NOTHING is certain in fishing. Methods and baits that worked one day will be useless on another.
Some ideas you were told are a load of old rubbish – could catch you fish after fish.
And there are so many urban myths – you know like perch (pictured) have poisonous spines… not! It’s stuff like this that makes you start to wonder what is true and what is not.
So here are some fishy ideas that can help you catch more. Or then again they may not work…
Fish bite best in the rain
We’ve all heard this one. I think the opposite is true! Only last week I was catching well when the heavens opened up and then the fish switched off. The drop in temperature was noticeable – and that is why I believe the fish stopped biting.
Always fish to features
Total rubbish! Fish do love features and probably seven times out of ten you will catch near those reeds, overhanging bushes or a drop off you can’t see underwater. But fish will often live in open water – probably because this is well away from the bank, they feel safe and there is food in the area.
Again…I couldn’t cash near some great rushes, despite the water being the right depth. I did catch away from this feature in no-man’s land.
Noise scares fish
Err…why then does smacking down a feeder, pinging pellets or smacking the water with your pole top or rig bring in the fish? They associate the noise with food arriving, it’s their dinner gong.
Remember how we used to be amazed at how continental anglers caught immediately after a bombardment of groundbait…something we now do in the UK?
Don’t keep smacking banksticks into the ground with a mallet though…that does NOT help.
Cast as far as possible
Sometimes it works, but only if you are accurate and the fish live at that distance. With the right depth and right conditions you can find fish right under your feet, even at the end of your keepnet.

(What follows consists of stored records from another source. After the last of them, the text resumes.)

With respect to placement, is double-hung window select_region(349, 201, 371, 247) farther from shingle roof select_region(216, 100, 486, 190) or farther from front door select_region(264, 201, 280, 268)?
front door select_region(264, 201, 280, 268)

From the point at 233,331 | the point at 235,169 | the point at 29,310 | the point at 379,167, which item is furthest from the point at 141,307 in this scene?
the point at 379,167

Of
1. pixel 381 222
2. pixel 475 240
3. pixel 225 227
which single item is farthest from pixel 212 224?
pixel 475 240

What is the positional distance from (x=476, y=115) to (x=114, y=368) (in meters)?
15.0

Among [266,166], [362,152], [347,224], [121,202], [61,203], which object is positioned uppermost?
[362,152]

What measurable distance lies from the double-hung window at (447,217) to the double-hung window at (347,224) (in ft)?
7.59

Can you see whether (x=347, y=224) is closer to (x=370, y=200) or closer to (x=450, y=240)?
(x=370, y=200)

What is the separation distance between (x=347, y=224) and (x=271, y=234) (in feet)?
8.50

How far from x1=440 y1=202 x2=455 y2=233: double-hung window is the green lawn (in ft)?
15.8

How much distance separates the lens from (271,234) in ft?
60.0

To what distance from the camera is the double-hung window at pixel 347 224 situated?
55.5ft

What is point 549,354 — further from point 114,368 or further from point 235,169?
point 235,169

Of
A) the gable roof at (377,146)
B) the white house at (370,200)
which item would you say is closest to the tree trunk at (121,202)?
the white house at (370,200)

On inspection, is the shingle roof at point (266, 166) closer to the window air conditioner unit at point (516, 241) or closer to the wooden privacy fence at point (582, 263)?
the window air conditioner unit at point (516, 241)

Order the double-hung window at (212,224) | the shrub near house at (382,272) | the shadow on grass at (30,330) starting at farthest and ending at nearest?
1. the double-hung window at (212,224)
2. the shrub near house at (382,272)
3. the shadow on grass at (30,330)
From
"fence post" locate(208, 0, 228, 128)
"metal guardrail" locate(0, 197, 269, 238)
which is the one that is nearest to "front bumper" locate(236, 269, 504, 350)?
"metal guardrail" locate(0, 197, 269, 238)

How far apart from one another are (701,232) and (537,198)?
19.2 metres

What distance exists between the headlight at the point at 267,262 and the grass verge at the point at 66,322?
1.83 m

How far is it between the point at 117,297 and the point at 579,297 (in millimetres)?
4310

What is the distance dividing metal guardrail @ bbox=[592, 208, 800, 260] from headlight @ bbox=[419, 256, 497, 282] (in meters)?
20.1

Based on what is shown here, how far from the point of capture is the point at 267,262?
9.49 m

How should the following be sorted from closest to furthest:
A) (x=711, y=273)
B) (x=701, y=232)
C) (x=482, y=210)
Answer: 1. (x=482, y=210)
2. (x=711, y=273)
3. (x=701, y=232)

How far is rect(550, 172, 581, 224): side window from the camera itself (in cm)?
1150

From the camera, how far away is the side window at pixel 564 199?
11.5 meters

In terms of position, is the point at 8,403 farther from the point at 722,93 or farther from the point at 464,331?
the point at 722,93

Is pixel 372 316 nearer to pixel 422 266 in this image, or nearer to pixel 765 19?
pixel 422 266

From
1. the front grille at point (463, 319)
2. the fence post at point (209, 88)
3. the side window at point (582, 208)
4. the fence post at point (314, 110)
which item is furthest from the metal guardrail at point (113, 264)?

Pole outscores the waggler
Not always! In clear water conditions or when it is busy the fish could push further away from your bank and you may only reach them with a waggler or other running line method. Sometimes the fish also don’t like the shadow of a pole being waved above their heads.
More bait = more fish
Sometime less is more! Too much bait can lead to too many fish in your swim (yes you can have too many) and that can in turn lead to foulhooking.
Feeding a lot can also bring the fish higher in the water – where you can of course catch them providing you adjust your depth. But feed less and they have to compete for what is there, including the offering on your hook.
With winter approaching you might think it’s not worth venturing out to fish when venues are iced over. Wrong! Sometimes some of the best sport around is through holes in the ice or when it is just melting. Of course, take extra care and don’t walk on ice!
Oh the best times of the day during summer and autumn are usually early and late. But at this time of the year never ignored the final hour of daylight.
A swim you may have fished all day without a bite could be solid once that sun goes down and the fish can just start feeding like someone has flicked a switch. Even if it is getting cold it’s worth staying on for this period.
Don’t think small…
When the fishing is harder the usual thing to do is scale down hook and line size and in the process go to a smaller bait.
Quite often the reverse can work! When that single pinkie on a 22 hook won’t buy a bite a big worm on a 14 or 12 will sometimes bring an instant reaction from a big fish in an apparently dead swim.
Lighter gear brings more bites is something that is often proved right. But sometimes if pays to get some weight down your line – this can give better stability, hence better presentation, especially in faster flows or windy conditions.
Light feeders won’t always hold the bottom when you need a bait nailed to the deck and likewise light floats can get dragged all over the place by the current in a river or the tow in a stillwater.